Exercise passage ->
----------
[css-tables] Research papers on automatic table layout

At the CSS WG meeting, I mentioned some research into different 
algorithms for making more compact, better balanced tables. Here are 
some relevant papers:

Mihai Bilauca, Graeme Gange, Patrick Healy, Kim Marriott, Peter Moulder, 
Peter J. Stuckey (2015) Automatic Minimal-Height
Table Layout. INFORMS Journal on Computing 27(3):449-461. 
http://dx.doi.org/10.1287/ijoc.2014.0637
(Comparison of a number of different algorithms that are guaranteed to 
find the optimal solution)

Marriott, K., Moulder, P., and Hurst, N. 2013. HTML automatic table 
layout. ACM Trans. Web 7, 1, Article 4
(March 2013), 27 pages.
http://dx.doi.org/10.1145/2435215.2435219
(Comparison of traditional HTML table layout to a specific constraint-
solving algorithm that is fast and gives consistently better results)

Gange, G., Marriott, K.G., Stuckey, P.J., 2012, Optimal guillotine 
layout, Proceedings of the 2012 ACM Symposium on Document Engineering, 4 
September 2012 to 7 September 2012, Association for Computing Machinery, 
New York NY USA, pp. 13-22.
----------
Data below ->
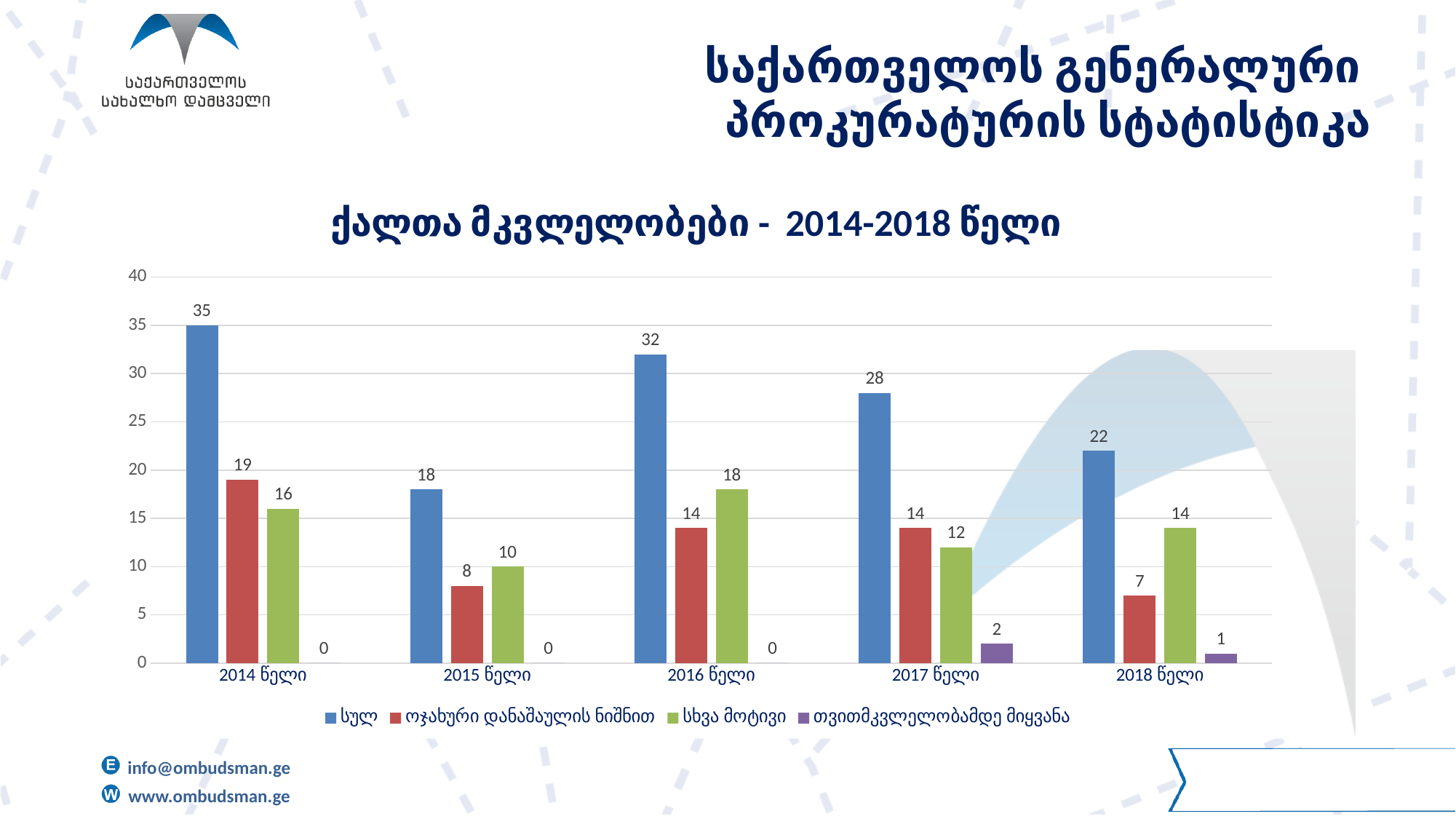
What is the difference between the სულ values for 2016 წელი and 2017 წელი? 4 What is the value of the სხვა მოტივი series for 2016 წელი? 18 How many series does the legend list? 4 What is the value of the სულ series for 2014 წელი? 35 Which is larger for 2015 წელი: ოჯახური დანაშაულის ნიშნით or სხვა მოტივი? სხვა მოტივი In which year is the სულ series lowest? 2015 წელი What is the title of the chart? ქალთა მკვლელობები - 2014-2018 წელი What kind of chart is shown on the slide? Bar chart How many years are shown on the x axis? 5 In which year is the სულ series highest? 2014 წელი What is the value of the ოჯახური დანაშაულის ნიშნით series for 2018 წელი? 7 What is the value of the თვითმკვლელობამდე მიყვანა series for 2017 წელი? 2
----------
What you have to do -> In the note on table layout research, give the stretch from "[css-tables] Research papers" through "the optimal solution)" again, substituting "condensed" for "compact".

Response ->
[css-tables] Research papers on automatic table layout

At the CSS WG meeting, I mentioned some research into different 
algorithms for making more condensed, better balanced tables. Here are 
some relevant papers:

Mihai Bilauca, Graeme Gange, Patrick Healy, Kim Marriott, Peter Moulder, 
Peter J. Stuckey (2015) Automatic Minimal-Height
Table Layout. INFORMS Journal on Computing 27(3):449-461. 
http://dx.doi.org/10.1287/ijoc.2014.0637
(Comparison of a number of different algorithms that are guaranteed to 
find the optimal solution)